CBA's flat quarterly results fall short, for once

Rohneel Kumar
Australia's largest bank, Commonwealth Bank yesterday announced its unaudited March quarter results, disclosing cash earnings of approximately A$2.2 billion.

The results remain largely unchanged in comparison with the same period last year.

The bank's statutory net profit was also $2.2 billion, down from $2.3 billion during the same period last year.

In a statement to the ASX, CBA said expense growth was higher in the quarter, impacted by growing regulatory, compliance and remediation costs, including those associated with a number of legislative reforms.

Net interest margin continued to be impacted by competitive pressures. Expense growth was also higher in the quarter and home lending volume growth continued to track slightly below system, although credit quality remained sound, according to the bank.

The bank's troublesome and impaired assets continued to decline.
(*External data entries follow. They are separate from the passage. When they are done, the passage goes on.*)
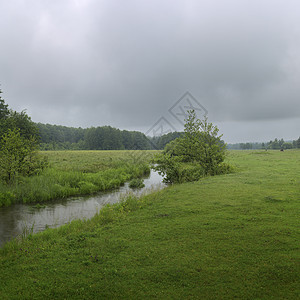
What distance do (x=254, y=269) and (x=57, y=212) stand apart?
1218 centimetres

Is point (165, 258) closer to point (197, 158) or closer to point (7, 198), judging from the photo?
point (7, 198)

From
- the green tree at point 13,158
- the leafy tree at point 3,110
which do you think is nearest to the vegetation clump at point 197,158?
the green tree at point 13,158

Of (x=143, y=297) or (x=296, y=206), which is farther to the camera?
(x=296, y=206)

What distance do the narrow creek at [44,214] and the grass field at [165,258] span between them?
9.59 feet

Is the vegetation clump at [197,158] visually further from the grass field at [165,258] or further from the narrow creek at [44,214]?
the grass field at [165,258]

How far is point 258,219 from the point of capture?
889 cm

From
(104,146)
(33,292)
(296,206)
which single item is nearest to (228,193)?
(296,206)

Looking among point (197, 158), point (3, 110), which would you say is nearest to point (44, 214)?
point (197, 158)

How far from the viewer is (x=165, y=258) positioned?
6094 mm

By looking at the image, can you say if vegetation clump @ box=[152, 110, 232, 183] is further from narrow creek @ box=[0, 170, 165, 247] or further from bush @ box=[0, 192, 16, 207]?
bush @ box=[0, 192, 16, 207]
In total, these assets declined 1.5 per cent from the prior quarter, a possible indication that the steady decline in bad debt charges is nearing an end.
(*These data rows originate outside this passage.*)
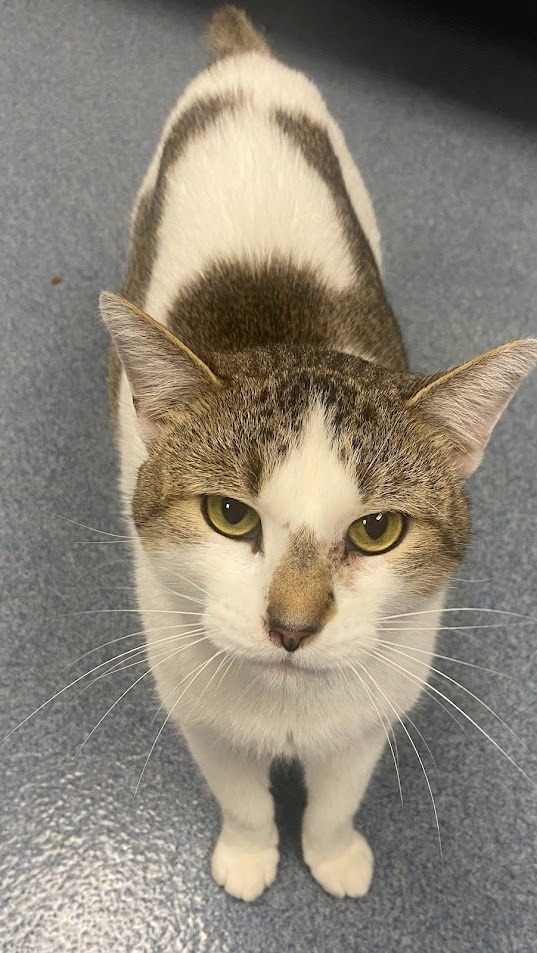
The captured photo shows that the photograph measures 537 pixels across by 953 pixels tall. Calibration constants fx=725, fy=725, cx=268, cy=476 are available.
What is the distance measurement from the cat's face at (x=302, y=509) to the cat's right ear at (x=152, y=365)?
0.02 metres

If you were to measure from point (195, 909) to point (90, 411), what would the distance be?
1.03 m

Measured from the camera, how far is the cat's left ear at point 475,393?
0.80m

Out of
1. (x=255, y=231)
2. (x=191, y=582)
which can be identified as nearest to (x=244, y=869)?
(x=191, y=582)

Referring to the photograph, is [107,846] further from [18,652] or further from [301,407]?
[301,407]

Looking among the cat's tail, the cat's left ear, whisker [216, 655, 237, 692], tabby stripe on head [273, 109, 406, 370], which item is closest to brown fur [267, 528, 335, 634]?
whisker [216, 655, 237, 692]

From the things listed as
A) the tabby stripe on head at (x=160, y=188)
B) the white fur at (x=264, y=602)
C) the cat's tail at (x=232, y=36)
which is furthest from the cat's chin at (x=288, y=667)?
the cat's tail at (x=232, y=36)

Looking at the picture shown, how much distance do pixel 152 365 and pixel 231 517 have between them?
0.66 feet

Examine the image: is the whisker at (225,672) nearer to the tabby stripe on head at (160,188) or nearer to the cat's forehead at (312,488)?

"Credit quality remained sound. In the retail portfolios, home loan and credit card arrears were broadly flat, whilst seasonal factors contributed to higher personal loan arrears," the CBA statement noted.

The group's Basel III common equity tier 1 ratio - calculated in accordance with APRA's guidelines - was 8.7 per cent as at 31 March 2015, an increase of 20 basis points on the ratio as at December 2014, after excluding the impact of the 2015 interim dividend.

The group's Basel III internationally comparable CET1 ratio as at 31 March 2015 was 12.7 per cent (that is, the CBA's own recalculated ratio, which continues to be a contentious number).

Funding and liquidity positions remained strong. The proportion of the bank's funding task in March quarter 2015 that was met by customer deposits stood at 64 per cent, compared to 63 per cent in December quarter 2014. The group completed $8.5 billion of new term issuance in the quarter, with the average tenor of the wholesale funding portfolio at 3.9 years.

Liquid assets totalled $144 billion, with its liquidity coverage ratio standing at 122 per cent.